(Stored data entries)
BEGIN

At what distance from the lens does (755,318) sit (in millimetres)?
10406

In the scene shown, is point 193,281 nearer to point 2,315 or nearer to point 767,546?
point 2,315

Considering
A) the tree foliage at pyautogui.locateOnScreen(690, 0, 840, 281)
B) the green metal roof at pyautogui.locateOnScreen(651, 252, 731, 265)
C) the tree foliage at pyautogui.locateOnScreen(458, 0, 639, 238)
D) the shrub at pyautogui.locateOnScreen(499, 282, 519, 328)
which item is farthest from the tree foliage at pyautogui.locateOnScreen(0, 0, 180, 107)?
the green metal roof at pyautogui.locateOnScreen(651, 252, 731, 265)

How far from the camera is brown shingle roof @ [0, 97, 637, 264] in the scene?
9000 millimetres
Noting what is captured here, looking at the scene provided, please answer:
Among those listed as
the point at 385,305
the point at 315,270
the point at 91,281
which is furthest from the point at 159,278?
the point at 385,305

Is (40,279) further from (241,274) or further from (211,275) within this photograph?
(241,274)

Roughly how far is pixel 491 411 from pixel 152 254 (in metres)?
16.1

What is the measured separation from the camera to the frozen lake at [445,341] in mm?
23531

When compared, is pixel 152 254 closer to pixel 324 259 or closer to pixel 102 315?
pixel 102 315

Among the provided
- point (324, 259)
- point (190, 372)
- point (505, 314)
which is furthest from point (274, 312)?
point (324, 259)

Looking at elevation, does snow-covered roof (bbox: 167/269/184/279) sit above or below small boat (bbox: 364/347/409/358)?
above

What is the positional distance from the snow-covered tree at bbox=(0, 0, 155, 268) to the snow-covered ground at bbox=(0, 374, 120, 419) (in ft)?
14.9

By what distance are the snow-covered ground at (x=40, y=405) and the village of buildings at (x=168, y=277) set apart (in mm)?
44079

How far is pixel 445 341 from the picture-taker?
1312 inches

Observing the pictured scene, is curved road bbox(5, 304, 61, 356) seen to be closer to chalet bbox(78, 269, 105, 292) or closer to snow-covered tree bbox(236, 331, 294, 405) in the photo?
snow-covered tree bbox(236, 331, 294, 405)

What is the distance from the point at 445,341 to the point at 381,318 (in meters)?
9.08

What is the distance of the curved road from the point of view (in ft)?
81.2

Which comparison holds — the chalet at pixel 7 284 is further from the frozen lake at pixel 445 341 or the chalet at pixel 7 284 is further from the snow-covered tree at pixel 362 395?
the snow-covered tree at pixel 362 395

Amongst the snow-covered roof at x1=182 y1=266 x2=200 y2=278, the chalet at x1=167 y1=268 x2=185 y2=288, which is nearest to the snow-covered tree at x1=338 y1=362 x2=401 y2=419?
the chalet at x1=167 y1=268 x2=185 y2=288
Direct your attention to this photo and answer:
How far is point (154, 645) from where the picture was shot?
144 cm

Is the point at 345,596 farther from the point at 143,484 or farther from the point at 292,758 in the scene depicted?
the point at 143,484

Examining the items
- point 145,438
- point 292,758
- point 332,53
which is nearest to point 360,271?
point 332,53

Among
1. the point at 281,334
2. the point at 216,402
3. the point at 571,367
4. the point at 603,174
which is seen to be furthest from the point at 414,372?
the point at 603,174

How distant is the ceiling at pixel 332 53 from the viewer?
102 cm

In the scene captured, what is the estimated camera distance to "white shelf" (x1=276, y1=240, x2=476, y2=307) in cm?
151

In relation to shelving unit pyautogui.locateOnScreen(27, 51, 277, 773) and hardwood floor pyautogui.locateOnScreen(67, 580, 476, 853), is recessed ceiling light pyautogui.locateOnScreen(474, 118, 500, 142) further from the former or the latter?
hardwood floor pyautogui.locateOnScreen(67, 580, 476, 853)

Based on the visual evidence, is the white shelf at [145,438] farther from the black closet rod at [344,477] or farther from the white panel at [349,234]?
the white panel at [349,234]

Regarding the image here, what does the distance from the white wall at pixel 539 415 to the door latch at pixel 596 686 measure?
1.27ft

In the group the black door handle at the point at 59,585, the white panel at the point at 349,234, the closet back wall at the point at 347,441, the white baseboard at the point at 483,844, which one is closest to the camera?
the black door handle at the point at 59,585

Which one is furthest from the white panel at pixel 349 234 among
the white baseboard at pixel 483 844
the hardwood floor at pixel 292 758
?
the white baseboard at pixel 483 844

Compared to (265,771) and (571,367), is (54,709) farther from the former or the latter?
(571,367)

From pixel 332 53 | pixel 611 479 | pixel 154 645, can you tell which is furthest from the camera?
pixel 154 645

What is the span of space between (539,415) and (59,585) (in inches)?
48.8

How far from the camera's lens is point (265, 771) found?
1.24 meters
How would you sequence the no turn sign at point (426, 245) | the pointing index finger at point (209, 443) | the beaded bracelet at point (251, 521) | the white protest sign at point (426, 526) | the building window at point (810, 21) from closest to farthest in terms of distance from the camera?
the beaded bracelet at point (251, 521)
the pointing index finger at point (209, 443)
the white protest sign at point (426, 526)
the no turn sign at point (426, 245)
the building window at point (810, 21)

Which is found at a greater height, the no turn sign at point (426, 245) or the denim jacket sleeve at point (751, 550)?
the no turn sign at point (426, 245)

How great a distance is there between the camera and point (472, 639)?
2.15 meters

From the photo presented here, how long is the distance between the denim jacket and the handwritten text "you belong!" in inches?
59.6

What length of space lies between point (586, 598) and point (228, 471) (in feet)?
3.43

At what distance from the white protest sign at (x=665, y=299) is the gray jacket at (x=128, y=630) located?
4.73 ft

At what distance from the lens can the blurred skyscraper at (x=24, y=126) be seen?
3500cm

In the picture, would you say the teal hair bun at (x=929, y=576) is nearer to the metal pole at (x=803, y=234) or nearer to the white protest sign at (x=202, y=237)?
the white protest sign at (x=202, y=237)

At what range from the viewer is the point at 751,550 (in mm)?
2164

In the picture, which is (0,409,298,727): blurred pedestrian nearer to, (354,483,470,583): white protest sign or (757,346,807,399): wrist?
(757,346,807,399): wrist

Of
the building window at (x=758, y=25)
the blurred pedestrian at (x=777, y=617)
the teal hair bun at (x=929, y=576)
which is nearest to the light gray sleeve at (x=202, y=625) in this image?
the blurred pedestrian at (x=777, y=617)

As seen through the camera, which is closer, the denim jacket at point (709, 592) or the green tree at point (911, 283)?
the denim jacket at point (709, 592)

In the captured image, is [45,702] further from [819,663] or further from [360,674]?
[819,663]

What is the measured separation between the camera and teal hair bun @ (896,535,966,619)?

END

* **EXERCISE DETAILS**
Write out all of the rows above, character for character, with nothing changed.

* **THE RESULT**
At what distance from the lens does (755,318) sit (in millimetres)?
10406

In the scene shown, is point 193,281 nearer to point 2,315 or nearer to point 767,546?
point 2,315

Considering
A) the tree foliage at pyautogui.locateOnScreen(690, 0, 840, 281)
B) the green metal roof at pyautogui.locateOnScreen(651, 252, 731, 265)
C) the tree foliage at pyautogui.locateOnScreen(458, 0, 639, 238)
D) the shrub at pyautogui.locateOnScreen(499, 282, 519, 328)
which item is farthest from the tree foliage at pyautogui.locateOnScreen(0, 0, 180, 107)?
the green metal roof at pyautogui.locateOnScreen(651, 252, 731, 265)

How far from the camera is brown shingle roof @ [0, 97, 637, 264] in the scene?
9000 millimetres
Noting what is captured here, looking at the scene provided, please answer:
Among those listed as
the point at 385,305
the point at 315,270
the point at 91,281
which is furthest from the point at 159,278?
the point at 385,305

Is (40,279) further from (241,274) or further from (211,275) within this photograph?
(241,274)

Roughly how far is pixel 491 411 from pixel 152 254 (in metres)?
16.1

What is the measured separation from the camera to the frozen lake at [445,341] in mm?
23531

When compared, is pixel 152 254 closer to pixel 324 259 or closer to pixel 102 315?
pixel 102 315

Among the provided
- point (324, 259)
- point (190, 372)
- point (505, 314)
which is furthest from point (274, 312)?
point (324, 259)

Looking at elevation, does snow-covered roof (bbox: 167/269/184/279) sit above or below small boat (bbox: 364/347/409/358)?
above

What is the positional distance from the snow-covered tree at bbox=(0, 0, 155, 268) to the snow-covered ground at bbox=(0, 374, 120, 419) (in ft)?
14.9

By what distance are the snow-covered ground at (x=40, y=405) and the village of buildings at (x=168, y=277) set apart (in mm)?
44079

How far is pixel 445 341 from the picture-taker?
1312 inches

Observing the pictured scene, is curved road bbox(5, 304, 61, 356) seen to be closer to chalet bbox(78, 269, 105, 292) or closer to snow-covered tree bbox(236, 331, 294, 405) in the photo?
snow-covered tree bbox(236, 331, 294, 405)

What is the distance from the point at 445,341 to the point at 381,318 (in meters)?
9.08

What is the distance of the curved road from the point of view (in ft)?
81.2

Which comparison holds — the chalet at pixel 7 284 is further from the frozen lake at pixel 445 341 or the chalet at pixel 7 284 is further from the snow-covered tree at pixel 362 395?
the snow-covered tree at pixel 362 395

Amongst the snow-covered roof at x1=182 y1=266 x2=200 y2=278, the chalet at x1=167 y1=268 x2=185 y2=288, which is nearest to the snow-covered tree at x1=338 y1=362 x2=401 y2=419?
the chalet at x1=167 y1=268 x2=185 y2=288
Direct your attention to this photo and answer:
How far is point (154, 645) from where the picture was shot?
144 cm

Is the point at 345,596 farther from the point at 143,484 or farther from the point at 292,758 in the scene depicted?
the point at 143,484

Examining the items
- point 145,438
- point 292,758
- point 332,53
which is nearest to point 360,271?
point 332,53

Among
1. the point at 281,334
2. the point at 216,402
3. the point at 571,367
4. the point at 603,174
which is seen to be furthest from the point at 414,372?
the point at 603,174

How distant is the ceiling at pixel 332 53 from the viewer?
102 cm

In the scene captured, what is the estimated camera distance to "white shelf" (x1=276, y1=240, x2=476, y2=307) in cm?
151

In relation to shelving unit pyautogui.locateOnScreen(27, 51, 277, 773) and hardwood floor pyautogui.locateOnScreen(67, 580, 476, 853), is recessed ceiling light pyautogui.locateOnScreen(474, 118, 500, 142) further from the former or the latter?
hardwood floor pyautogui.locateOnScreen(67, 580, 476, 853)

Based on the visual evidence, is the white shelf at [145,438] farther from the black closet rod at [344,477] or farther from the white panel at [349,234]?
the white panel at [349,234]

Regarding the image here, what does the distance from the white wall at pixel 539 415 to the door latch at pixel 596 686 measure?
1.27ft

In the group the black door handle at the point at 59,585, the white panel at the point at 349,234, the closet back wall at the point at 347,441, the white baseboard at the point at 483,844, which one is closest to the camera?
the black door handle at the point at 59,585

Which one is furthest from the white panel at pixel 349 234 among
the white baseboard at pixel 483 844
the hardwood floor at pixel 292 758
?
the white baseboard at pixel 483 844

Compared to (265,771) and (571,367), is (54,709) farther from the former or the latter?
(571,367)

From pixel 332 53 | pixel 611 479 | pixel 154 645, can you tell which is furthest from the camera?
pixel 154 645

What is the span of space between (539,415) and (59,585) (in inches)?
48.8

How far from the camera's lens is point (265, 771) found?
1.24 meters
How would you sequence the no turn sign at point (426, 245) | the pointing index finger at point (209, 443) | the beaded bracelet at point (251, 521) | the white protest sign at point (426, 526) | the building window at point (810, 21) from closest to farthest in terms of distance from the camera?
the beaded bracelet at point (251, 521)
the pointing index finger at point (209, 443)
the white protest sign at point (426, 526)
the no turn sign at point (426, 245)
the building window at point (810, 21)

Which is found at a greater height, the no turn sign at point (426, 245) or the denim jacket sleeve at point (751, 550)?
the no turn sign at point (426, 245)

How great a distance is there between the camera and point (472, 639)?
2.15 meters

From the photo presented here, how long is the distance between the denim jacket and the handwritten text "you belong!" in inches?
59.6

What length of space lies between point (586, 598) and point (228, 471) (in feet)?
3.43

At what distance from the white protest sign at (x=665, y=299) is the gray jacket at (x=128, y=630) located?
4.73 ft

At what distance from the lens can the blurred skyscraper at (x=24, y=126) be seen?
3500cm

In the picture, would you say the teal hair bun at (x=929, y=576) is nearer to the metal pole at (x=803, y=234) or nearer to the white protest sign at (x=202, y=237)?
the white protest sign at (x=202, y=237)

At what range from the viewer is the point at 751,550 (in mm)?
2164

In the picture, which is (0,409,298,727): blurred pedestrian nearer to, (354,483,470,583): white protest sign or (757,346,807,399): wrist?
(757,346,807,399): wrist

Of
the building window at (x=758, y=25)
the blurred pedestrian at (x=777, y=617)
the teal hair bun at (x=929, y=576)
which is nearest to the light gray sleeve at (x=202, y=625) in this image?
the blurred pedestrian at (x=777, y=617)

As seen through the camera, which is closer, the denim jacket at point (709, 592) or the green tree at point (911, 283)?
the denim jacket at point (709, 592)

In the captured image, is [45,702] further from [819,663] or further from [360,674]?
[819,663]

What is the measured separation between the camera and teal hair bun @ (896,535,966,619)?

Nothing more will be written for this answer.